**What this task involves**
Return each entry exactly, with none missing.

**Data for this task**
--*--
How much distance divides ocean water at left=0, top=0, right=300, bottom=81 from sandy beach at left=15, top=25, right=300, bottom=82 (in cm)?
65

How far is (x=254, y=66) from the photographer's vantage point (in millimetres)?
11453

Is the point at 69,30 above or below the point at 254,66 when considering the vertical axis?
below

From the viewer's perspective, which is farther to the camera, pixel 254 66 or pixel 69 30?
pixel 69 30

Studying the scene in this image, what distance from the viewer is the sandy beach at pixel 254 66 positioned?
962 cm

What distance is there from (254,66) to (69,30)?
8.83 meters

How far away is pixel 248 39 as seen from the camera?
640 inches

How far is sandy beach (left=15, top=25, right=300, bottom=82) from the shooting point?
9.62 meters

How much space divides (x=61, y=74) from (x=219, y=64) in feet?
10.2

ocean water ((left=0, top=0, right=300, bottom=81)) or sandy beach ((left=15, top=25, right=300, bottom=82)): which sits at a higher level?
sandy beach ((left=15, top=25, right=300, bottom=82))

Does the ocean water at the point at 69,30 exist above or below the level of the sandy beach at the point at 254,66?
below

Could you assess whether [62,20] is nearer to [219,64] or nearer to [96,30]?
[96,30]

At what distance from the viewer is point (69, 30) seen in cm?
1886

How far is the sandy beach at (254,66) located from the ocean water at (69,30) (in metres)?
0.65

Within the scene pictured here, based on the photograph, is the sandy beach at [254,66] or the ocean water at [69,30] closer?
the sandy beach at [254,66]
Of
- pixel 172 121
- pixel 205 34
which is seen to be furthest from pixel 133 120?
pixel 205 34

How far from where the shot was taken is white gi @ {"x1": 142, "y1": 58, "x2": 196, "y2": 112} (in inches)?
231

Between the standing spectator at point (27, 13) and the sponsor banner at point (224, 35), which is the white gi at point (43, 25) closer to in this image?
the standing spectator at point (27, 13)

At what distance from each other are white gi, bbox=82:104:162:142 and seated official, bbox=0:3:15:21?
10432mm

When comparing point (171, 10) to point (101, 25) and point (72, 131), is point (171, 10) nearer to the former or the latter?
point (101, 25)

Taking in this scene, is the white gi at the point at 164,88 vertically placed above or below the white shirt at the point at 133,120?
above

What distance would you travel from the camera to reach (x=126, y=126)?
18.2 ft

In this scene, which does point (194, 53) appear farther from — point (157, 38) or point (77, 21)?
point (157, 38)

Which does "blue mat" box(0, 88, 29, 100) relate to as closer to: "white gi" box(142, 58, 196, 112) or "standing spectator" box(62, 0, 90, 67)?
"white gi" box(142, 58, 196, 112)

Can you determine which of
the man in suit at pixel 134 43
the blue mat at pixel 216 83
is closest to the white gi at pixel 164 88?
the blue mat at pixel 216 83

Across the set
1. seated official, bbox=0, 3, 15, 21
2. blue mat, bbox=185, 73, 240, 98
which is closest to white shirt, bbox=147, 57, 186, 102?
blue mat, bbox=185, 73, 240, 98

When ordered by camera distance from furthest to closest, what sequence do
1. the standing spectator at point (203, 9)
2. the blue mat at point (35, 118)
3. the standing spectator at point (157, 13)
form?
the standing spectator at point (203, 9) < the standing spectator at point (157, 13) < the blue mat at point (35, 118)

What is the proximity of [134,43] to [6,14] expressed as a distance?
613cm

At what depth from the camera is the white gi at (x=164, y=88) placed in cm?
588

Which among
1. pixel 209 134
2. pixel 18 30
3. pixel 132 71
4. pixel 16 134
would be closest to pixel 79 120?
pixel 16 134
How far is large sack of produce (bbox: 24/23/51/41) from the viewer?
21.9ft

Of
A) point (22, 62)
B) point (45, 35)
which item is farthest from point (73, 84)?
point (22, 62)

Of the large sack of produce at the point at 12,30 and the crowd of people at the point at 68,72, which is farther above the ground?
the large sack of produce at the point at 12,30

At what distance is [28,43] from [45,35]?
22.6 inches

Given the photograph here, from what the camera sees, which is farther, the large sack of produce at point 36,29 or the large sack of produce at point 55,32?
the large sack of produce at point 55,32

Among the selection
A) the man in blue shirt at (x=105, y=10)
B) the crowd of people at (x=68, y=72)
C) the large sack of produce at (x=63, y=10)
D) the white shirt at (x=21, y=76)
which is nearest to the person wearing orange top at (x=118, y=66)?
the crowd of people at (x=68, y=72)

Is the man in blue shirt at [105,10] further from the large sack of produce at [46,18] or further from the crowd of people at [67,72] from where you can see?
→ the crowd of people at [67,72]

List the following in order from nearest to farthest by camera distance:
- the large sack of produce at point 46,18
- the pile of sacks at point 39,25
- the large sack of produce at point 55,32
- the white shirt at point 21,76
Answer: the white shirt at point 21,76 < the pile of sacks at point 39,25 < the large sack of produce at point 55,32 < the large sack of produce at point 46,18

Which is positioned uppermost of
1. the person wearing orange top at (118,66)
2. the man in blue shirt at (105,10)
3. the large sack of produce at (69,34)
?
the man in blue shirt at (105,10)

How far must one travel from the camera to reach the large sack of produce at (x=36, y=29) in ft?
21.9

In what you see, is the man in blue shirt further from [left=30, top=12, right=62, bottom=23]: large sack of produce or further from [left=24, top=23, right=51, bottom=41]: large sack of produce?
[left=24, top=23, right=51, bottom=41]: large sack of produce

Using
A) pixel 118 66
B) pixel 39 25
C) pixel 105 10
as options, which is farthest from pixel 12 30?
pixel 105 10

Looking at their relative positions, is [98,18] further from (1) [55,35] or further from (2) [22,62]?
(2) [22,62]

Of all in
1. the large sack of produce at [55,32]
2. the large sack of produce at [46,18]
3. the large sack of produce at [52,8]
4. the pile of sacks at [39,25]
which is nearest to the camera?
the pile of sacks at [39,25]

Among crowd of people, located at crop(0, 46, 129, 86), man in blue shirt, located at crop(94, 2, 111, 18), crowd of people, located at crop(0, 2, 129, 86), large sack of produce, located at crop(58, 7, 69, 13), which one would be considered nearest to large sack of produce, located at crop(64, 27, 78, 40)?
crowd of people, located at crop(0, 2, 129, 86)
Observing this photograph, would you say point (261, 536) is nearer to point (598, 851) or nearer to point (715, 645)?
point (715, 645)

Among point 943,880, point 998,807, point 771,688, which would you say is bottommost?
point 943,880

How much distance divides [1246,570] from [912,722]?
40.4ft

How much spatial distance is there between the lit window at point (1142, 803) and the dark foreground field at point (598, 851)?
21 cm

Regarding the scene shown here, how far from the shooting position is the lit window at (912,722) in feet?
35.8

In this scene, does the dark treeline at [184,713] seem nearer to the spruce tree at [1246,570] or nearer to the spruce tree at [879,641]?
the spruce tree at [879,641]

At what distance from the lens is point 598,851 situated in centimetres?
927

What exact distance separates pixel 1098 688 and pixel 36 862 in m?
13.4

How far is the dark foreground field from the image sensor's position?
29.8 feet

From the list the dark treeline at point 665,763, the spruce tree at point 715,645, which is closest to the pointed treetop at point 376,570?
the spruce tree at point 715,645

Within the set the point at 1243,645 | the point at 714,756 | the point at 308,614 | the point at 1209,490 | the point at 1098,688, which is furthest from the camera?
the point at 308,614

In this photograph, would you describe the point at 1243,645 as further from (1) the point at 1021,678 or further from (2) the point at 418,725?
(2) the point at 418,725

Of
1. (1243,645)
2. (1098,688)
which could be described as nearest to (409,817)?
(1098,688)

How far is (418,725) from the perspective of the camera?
--*--
**Answer below**
How much distance divides ocean water at left=0, top=0, right=300, bottom=81 from sandy beach at left=15, top=25, right=300, bottom=82 (in cm)?
65

How far is (x=254, y=66) from the photographer's vantage point (in millimetres)?
11453

Is the point at 69,30 above or below the point at 254,66 when considering the vertical axis?
below

From the viewer's perspective, which is farther to the camera, pixel 254 66 or pixel 69 30?
pixel 69 30

Studying the scene in this image, what distance from the viewer is the sandy beach at pixel 254 66 positioned?
962 cm

What distance is there from (254,66) to (69,30)?
8.83 meters

How far away is pixel 248 39 as seen from the camera?
640 inches

How far is sandy beach (left=15, top=25, right=300, bottom=82) from the shooting point?
9.62 meters

How much space divides (x=61, y=74) from (x=219, y=64) in feet?
10.2

ocean water ((left=0, top=0, right=300, bottom=81)) or sandy beach ((left=15, top=25, right=300, bottom=82)): which sits at a higher level?
sandy beach ((left=15, top=25, right=300, bottom=82))

Does the ocean water at the point at 69,30 exist above or below the level of the sandy beach at the point at 254,66?
below

Could you assess whether [62,20] is nearer to [219,64] or nearer to [96,30]?
[96,30]

At what distance from the viewer is point (69, 30) seen in cm?
1886

How far is the sandy beach at (254,66) located from the ocean water at (69,30) (in metres)?
0.65

Within the scene pictured here, based on the photograph, is the sandy beach at [254,66] or the ocean water at [69,30] closer?
the sandy beach at [254,66]
Of
- pixel 172 121
- pixel 205 34
which is seen to be furthest from pixel 133 120?
pixel 205 34

How far from where the shot was taken is white gi @ {"x1": 142, "y1": 58, "x2": 196, "y2": 112} (in inches)?
231

Between the standing spectator at point (27, 13) and the sponsor banner at point (224, 35), which is the white gi at point (43, 25) closer to in this image?
the standing spectator at point (27, 13)

At what distance from each other are white gi, bbox=82:104:162:142 and seated official, bbox=0:3:15:21?
10432mm

When comparing point (171, 10) to point (101, 25) and point (72, 131), is point (171, 10) nearer to the former or the latter?
point (101, 25)

Taking in this scene, is the white gi at the point at 164,88 vertically placed above or below the white shirt at the point at 133,120?
above

What distance would you travel from the camera to reach (x=126, y=126)?
18.2 ft

In this scene, which does point (194, 53) appear farther from — point (157, 38) or point (77, 21)?
point (157, 38)

Which does "blue mat" box(0, 88, 29, 100) relate to as closer to: "white gi" box(142, 58, 196, 112) or "standing spectator" box(62, 0, 90, 67)?
"white gi" box(142, 58, 196, 112)

Can you determine which of
the man in suit at pixel 134 43
the blue mat at pixel 216 83
is closest to the white gi at pixel 164 88?
the blue mat at pixel 216 83

Across the set
1. seated official, bbox=0, 3, 15, 21
2. blue mat, bbox=185, 73, 240, 98
which is closest to white shirt, bbox=147, 57, 186, 102?
blue mat, bbox=185, 73, 240, 98

When ordered by camera distance from furthest to closest, what sequence do
1. the standing spectator at point (203, 9)
2. the blue mat at point (35, 118)
3. the standing spectator at point (157, 13)
form?
the standing spectator at point (203, 9) < the standing spectator at point (157, 13) < the blue mat at point (35, 118)

What is the proximity of [134,43] to [6,14] expressed as a distance?
613cm

At what depth from the camera is the white gi at (x=164, y=88) placed in cm?
588

Which among
1. pixel 209 134
2. pixel 18 30
3. pixel 132 71
4. pixel 16 134
would be closest to pixel 79 120?
pixel 16 134
How far is large sack of produce (bbox: 24/23/51/41) from the viewer?
21.9ft

Of
A) point (22, 62)
B) point (45, 35)
which item is farthest from point (73, 84)?
point (22, 62)

Of the large sack of produce at the point at 12,30 and the crowd of people at the point at 68,72, which is farther above the ground?
the large sack of produce at the point at 12,30

At what distance is [28,43] from [45,35]?
22.6 inches

Given the photograph here, from what the camera sees, which is farther, the large sack of produce at point 36,29 or the large sack of produce at point 55,32?
the large sack of produce at point 55,32

Among the selection
A) the man in blue shirt at (x=105, y=10)
B) the crowd of people at (x=68, y=72)
C) the large sack of produce at (x=63, y=10)
D) the white shirt at (x=21, y=76)
which is nearest to the person wearing orange top at (x=118, y=66)?
the crowd of people at (x=68, y=72)

Is the man in blue shirt at [105,10] further from the large sack of produce at [46,18] or further from the crowd of people at [67,72] from where you can see?
→ the crowd of people at [67,72]

List the following in order from nearest to farthest by camera distance:
- the large sack of produce at point 46,18
- the pile of sacks at point 39,25
- the large sack of produce at point 55,32
- the white shirt at point 21,76
Answer: the white shirt at point 21,76 < the pile of sacks at point 39,25 < the large sack of produce at point 55,32 < the large sack of produce at point 46,18

Which is positioned uppermost of
1. the person wearing orange top at (118,66)
2. the man in blue shirt at (105,10)
3. the large sack of produce at (69,34)
?
the man in blue shirt at (105,10)

How far must one travel from the camera to reach the large sack of produce at (x=36, y=29) in ft?
21.9

In what you see, is the man in blue shirt further from [left=30, top=12, right=62, bottom=23]: large sack of produce or further from [left=24, top=23, right=51, bottom=41]: large sack of produce?
[left=24, top=23, right=51, bottom=41]: large sack of produce

Using
A) pixel 118 66
B) pixel 39 25
C) pixel 105 10
as options, which is farthest from pixel 12 30?
pixel 105 10

Looking at their relative positions, is [98,18] further from (1) [55,35] or further from (2) [22,62]?
(2) [22,62]

Of all in
1. the large sack of produce at [55,32]
2. the large sack of produce at [46,18]
3. the large sack of produce at [52,8]
4. the pile of sacks at [39,25]
which is nearest to the camera?
the pile of sacks at [39,25]

Among crowd of people, located at crop(0, 46, 129, 86), man in blue shirt, located at crop(94, 2, 111, 18), crowd of people, located at crop(0, 2, 129, 86), large sack of produce, located at crop(58, 7, 69, 13), which one would be considered nearest to large sack of produce, located at crop(64, 27, 78, 40)?
crowd of people, located at crop(0, 2, 129, 86)
Observing this photograph, would you say point (261, 536) is nearer to point (598, 851) or nearer to point (715, 645)?
point (715, 645)

Among point 943,880, point 998,807, point 771,688, which would you say is bottommost?
point 943,880

How much distance divides [1246,570] from [912,722]?
40.4ft

How much spatial distance is there between the lit window at point (1142, 803) and the dark foreground field at point (598, 851)?
21 cm

Regarding the scene shown here, how far from the shooting position is the lit window at (912,722) in feet?
35.8

In this scene, does the dark treeline at [184,713] seem nearer to the spruce tree at [1246,570] or nearer to the spruce tree at [879,641]?
the spruce tree at [879,641]

At what distance from the lens is point 598,851 situated in centimetres?
927

What exact distance separates pixel 1098 688 and pixel 36 862 in m?
13.4

How far is the dark foreground field from the image sensor's position?
29.8 feet

From the list the dark treeline at point 665,763, the spruce tree at point 715,645, which is closest to the pointed treetop at point 376,570?
the spruce tree at point 715,645

Within the set the point at 1243,645 | the point at 714,756 | the point at 308,614 | the point at 1209,490 | the point at 1098,688, which is furthest from the camera?
the point at 308,614

In this photograph, would you describe the point at 1243,645 as further from (1) the point at 1021,678 or further from (2) the point at 418,725?
(2) the point at 418,725

Of
1. (1243,645)
2. (1098,688)
which could be described as nearest to (409,817)?
(1098,688)

How far is (418,725) from the perspective of the camera?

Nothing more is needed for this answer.